Note that you can't use a free Cloudflare account just for things like images, video and other binary files, as they'll suspend the account. It must be used primarily for a website, not content hosting. If you only want to use Cloudflare for files, you need a paid account.
In addition, you need to use Cloudflare web workers if you want any sort of access controls. (I think this is part of why it makes financial sense for Cloudflare to do this)
Wow! Cool! Very surprised that Cloudflare wouldn't charge an arm and a leg for such a service... considering they're moving the actual bits.

I'm poking around at the Cloudflare website, what's the name of the aforementioned service? What term should I google?

I'm ignorant of "modern Cloudflare" -- other than reading their fantastic technical blog, I've never used them in a professional capacity and don't know their product offering -- other than a cache, CDN, DDOS protection, and a Lambda.

Oh yeah, I mixed ingress with egress.

Now though I don't understands the original comment... why care about egress for backup storage? I means as long as it's not absurd (and I agree that AWS egress price is absurd, though the original comment wasn't complaining of that...), you usually don't expect to have to retrieve it and if required, you are ready to pay much more for it as it will be worth it.

Frankly, backblaze looks like an over-specialized player whereas clouflare is already used for a lot of stuff.

Eg: my employer already has stuff on clouflare, using their services is just as easy as pulling their terraform provider. OTOH, for backblaze, I'd have to go through the whole evaluation process, security and legal compliance etc etc...

Backblaze has only two locations and they cannot be used with the same account. Your data is (within one account) always just in California oder Amsterdam. For many needs, having multiple PoPs is crucial.
Yev from Backblaze here -> we have more than two data center locations, but we do have two regions (US-West, which is spread out across California and Arizona and EU-Central which is in Amsterdam). Slight nuance, but very different!
You're right, but for me as a customer it doesn't matter. I can choose from two geographical locations and cannot use both at once with one account.
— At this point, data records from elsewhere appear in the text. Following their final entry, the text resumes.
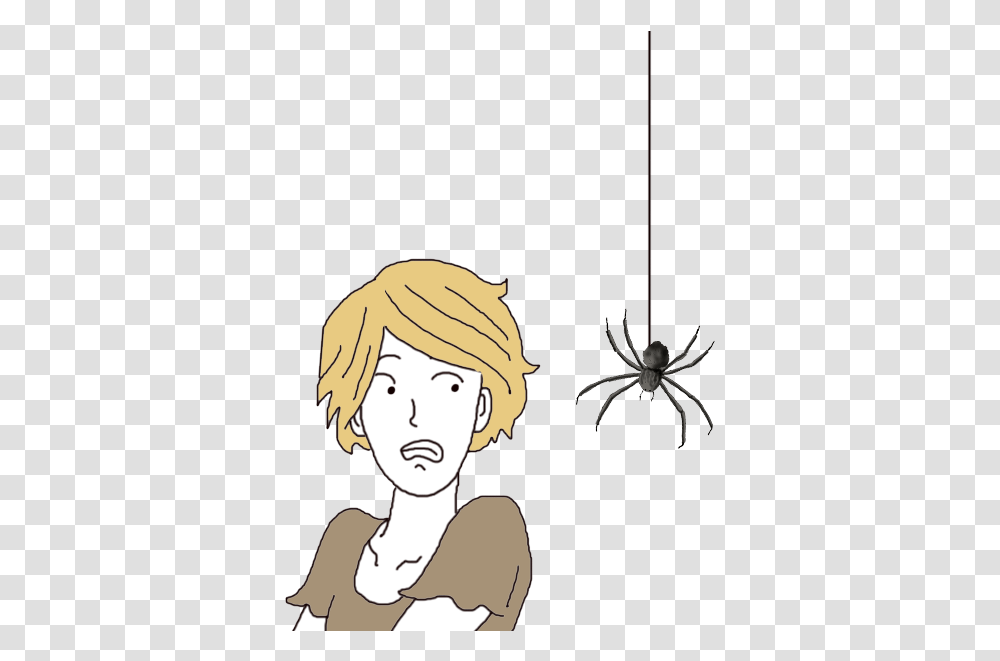 Killing A Spider Cartoon, Invertebrate, Animal, Arachnid, Insect Transparent Png
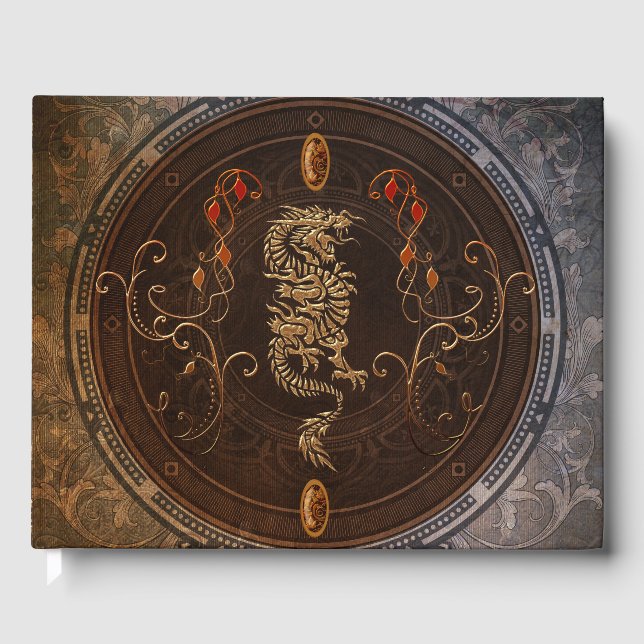 Chinesischer Drache Gästebuch (Vorderseite)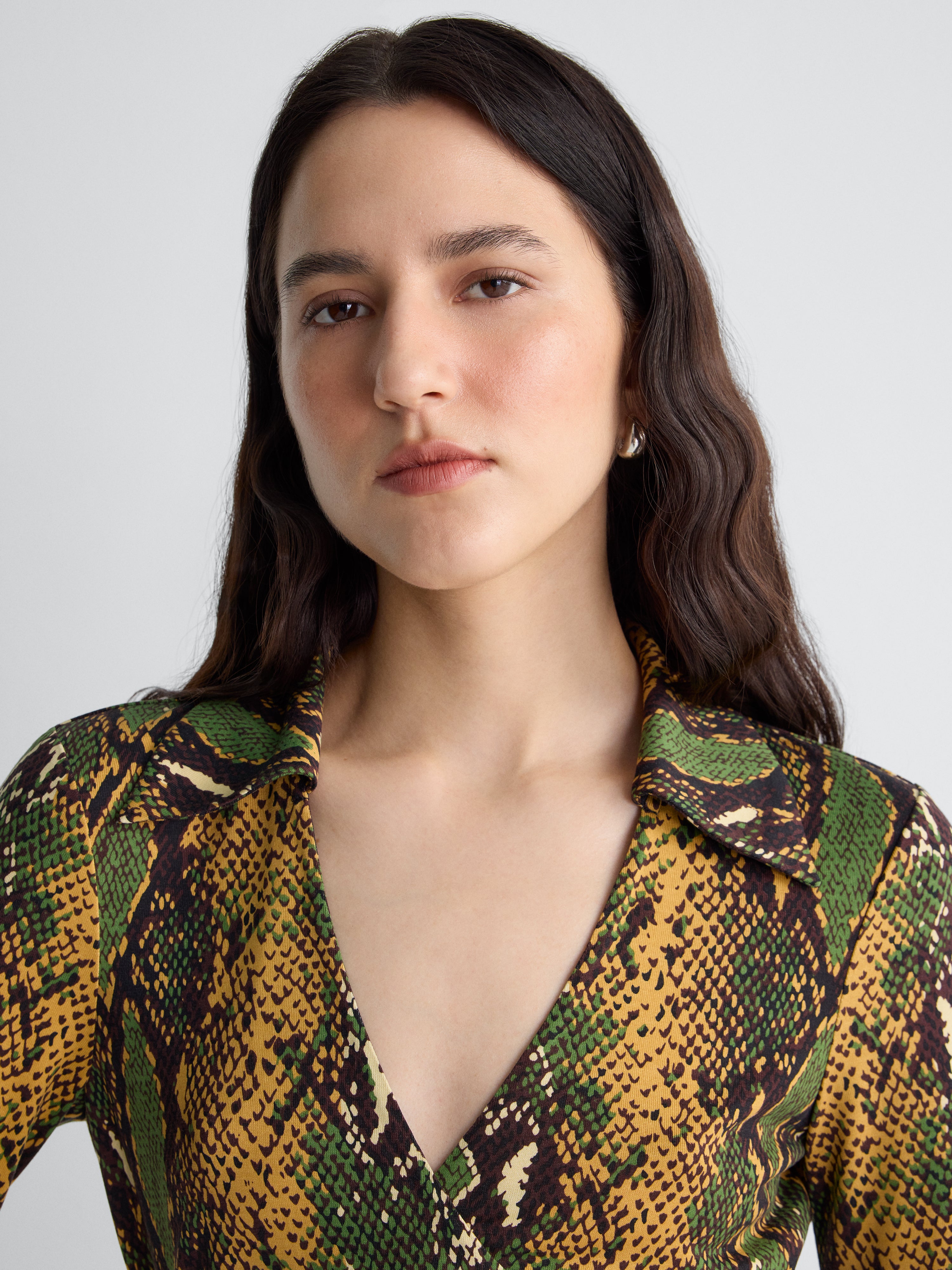 New Jeanne Two Silk Jersey Wrap Dress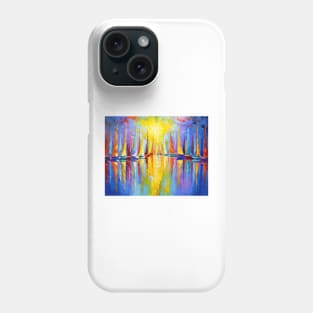 Rainbow sailboats Phone Case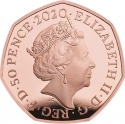 50 Pence 2020, Sp# H82, United Kingdom (Great Britain), Elizabeth II, Dinosauria Collection, Megalosaurus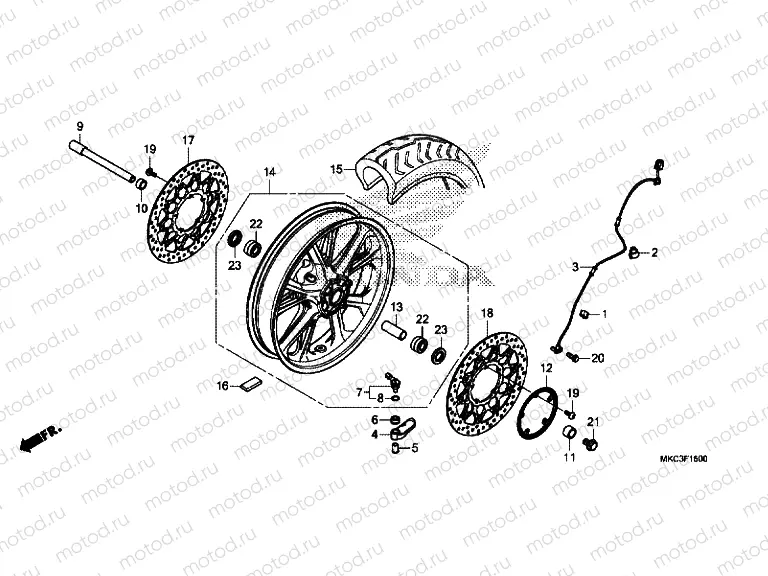 FRONT WHEEL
So there's no option to get data close to my users.
You can front it with Cloudflare's CDN for free.
You're not allowed to use Cloudflare to just serve files, at least not in free/cheap tiers.
> 'rclone'[2][3] which allows you to move data from cloud to cloud without involving your own bandwidth

Maybe I'm reading this wrong, but the data does pass through the machine where rclone is running. rclone does support remote-to-remote transfers[0], but I believe only for remotes of the same type (ie S3 to S3).
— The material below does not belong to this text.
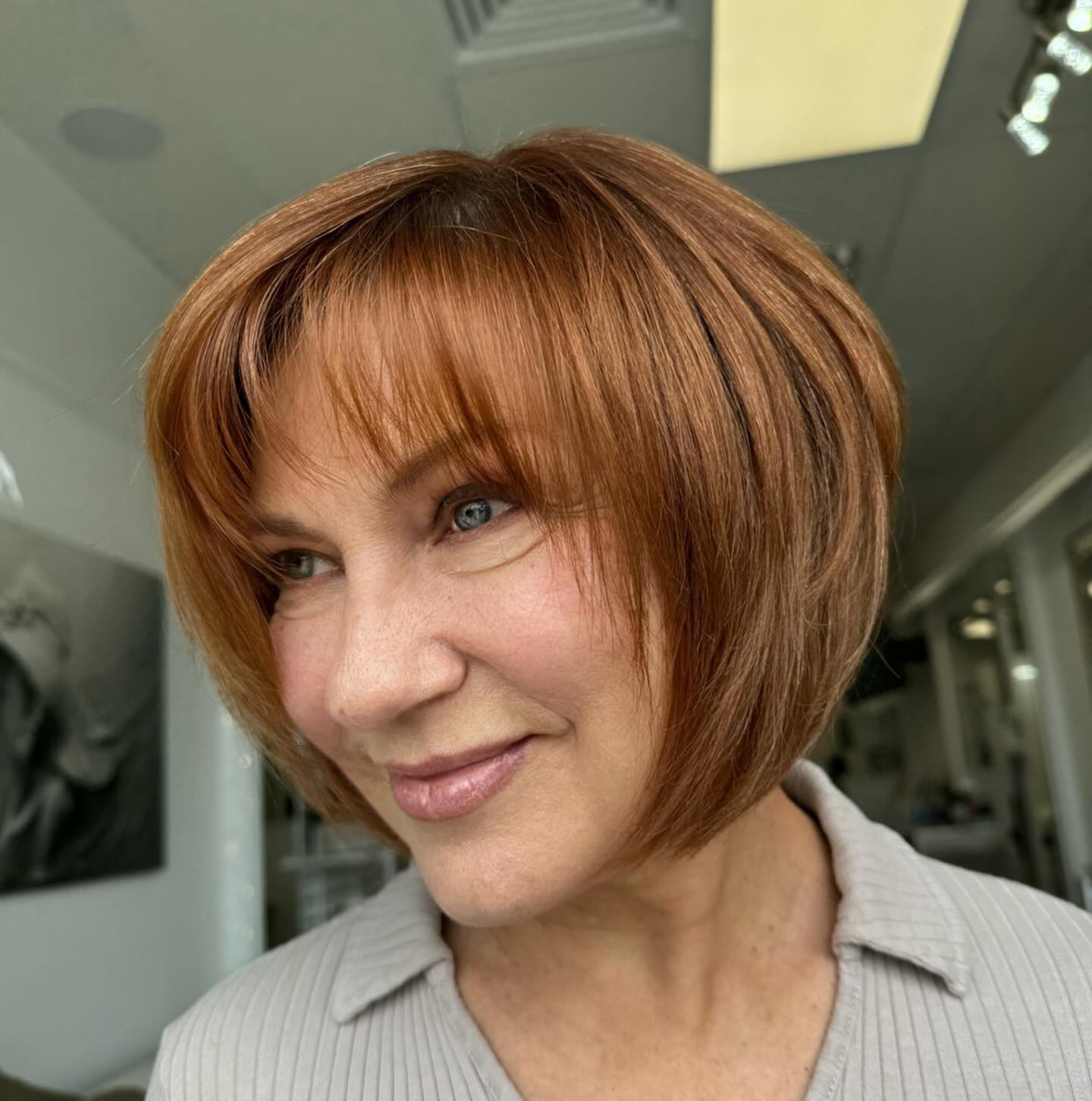 50+ Layered Bixie with Long Wispy Bangs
[0]: https://rclone.org/docs/#server-side-copy

Does this mean "remotes that speak the S3 protocol", or "remotes that are S3"? The former would require S3 supporting induced requests (so it POSTed the data somewhere), the latter would require a "copy" operation on S3. I don't know which one is supported.
Server side copy only works within the same service provider, not across service providers.
Right because, how would that work otherwise?

Unless those providers natively supported this functionality (and they're incentivized to not) you'd _need_ an intermediary.

The [3] resource is fantastic! Have you tried sponsoring rclone? I was studying their docs last week, and I'm sure people reading the docs are interested in this use case of moving between clouds without using their own bandwidth.
Thanks - I made a point to have that document created not specifically with rsync.net use-case in mind.

You can follow that howto with any two cloud endpoints if you wanted to.